● **Passage shown**:

┄┄┄┄┄┄┄┄┄┄

Insert a new value and hit Apply
to see how many terms are retained/discarded by the new threshold.
Note that the default value of 1
will include all terms of a non-transformed table, as all terms are necessarily 1 or lower (moreover, there should automatically be at least a term per row that was significant, at P=0.05, in the files retrieved from STRING, otherwise the term would not appear in the table in the first place).
To set a new threshold, for instance at P=0.001, one should input 0.001
, or 3
when log-transforming in base 10. Always hit Apply
.
Log base: choose the base for the logarithm.
DPI: choose the output image resolution in DPI (dot per inch). The higher, the larger the image.
Apply: Applies the current settings to the table, and shows how the settings impact on the table.
Choose terms..: This button opens a dialog to choose the terms. An example:
In this example, the results table contains terms that are irrelevant in the analysis being made. When loading a new table, all terms are automatically included, but the user chan choose to untick the terms that are unwanted. If a new P-value cutoff is applied, restring
remembers the user choice even if some of the terms are now removed from the term list and are added back to the table at a later time.
Hit Apply & OK
to apply the choice and close the window.
Choose col order: The user can reorder the column order by dragging the column names. Multiple adjacent columns can be selected and dragged together (this is ineffective if Cluster rows is flagged).
Hit OK
to apply and close the window.
Draw clustermap: Draws, saves and opens the clustermap.
Reset: Reloads the input table and clears term selection.
Help: Opens a dialog that briefly outlines the procedure.
Online Manual: Opens the default browser at the clustermap help section.
Close: Closes the window.
Bubble plot
restring
makes it easy to inspect the results by visualizing summary-type tables as bubble plots.
In the menu, choose Analysis > Draw bubble plot
to open the Draw bubble plot window:
The bubble plot emphasizes the information gathered in summary-type tables, drawing, for each selected term, a bubble whose color and size reflect the FDR (color) and number of genes shared between all experimental conditions for each term (size). Here is an example:
Bubble plot options
log transform: if flagged, the p-values are minus log-transformed with the specified base: -log(number, base chosen). Hit Apply
to apply.

┄┄┄┄┄┄┄┄┄┄

● **Stored data**:
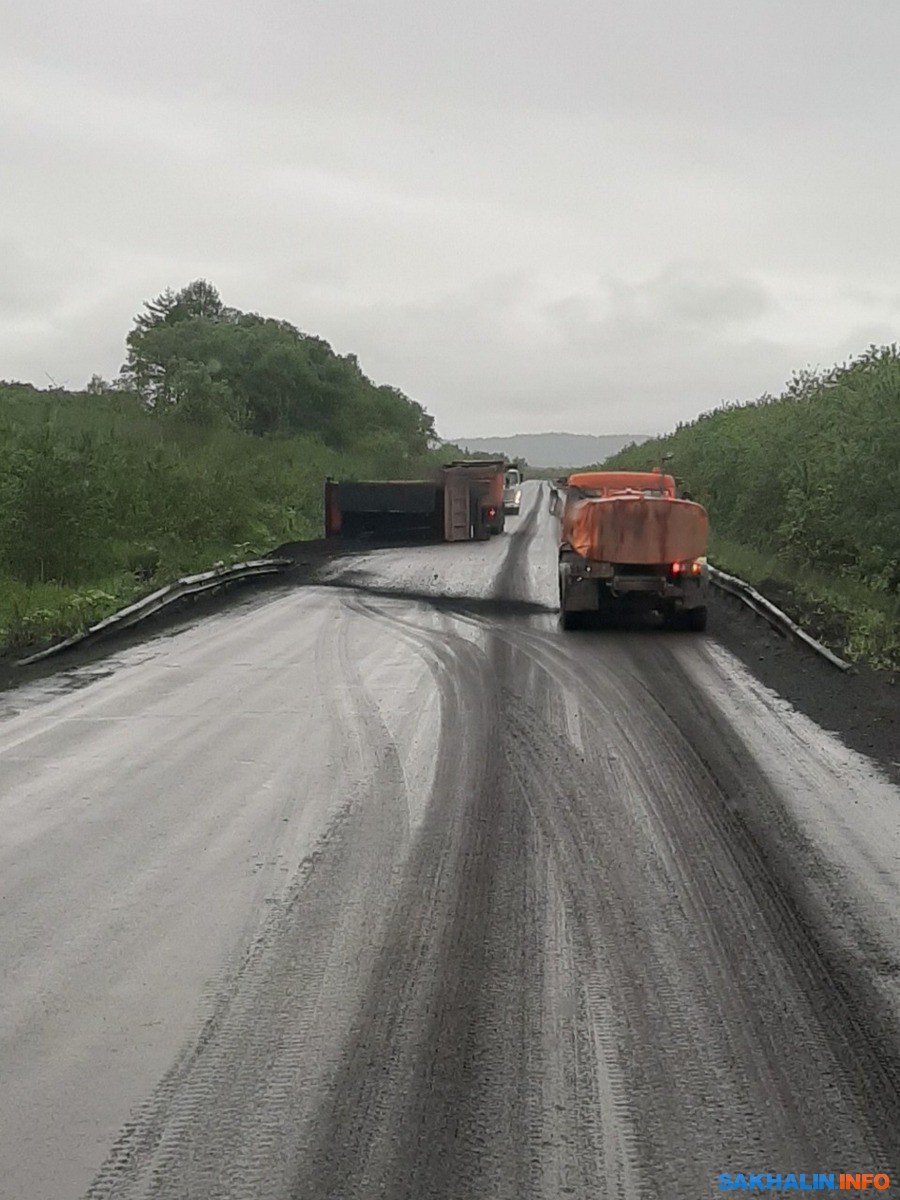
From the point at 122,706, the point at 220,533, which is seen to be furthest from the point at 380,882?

┄┄┄┄┄┄┄┄┄┄

● **Exercise prompt**:
According to the restring passage, what does the Reset button do? Answer using only the restring passage, not the listing.

● **Result of the task**:
It reloads the input table and clears term selection.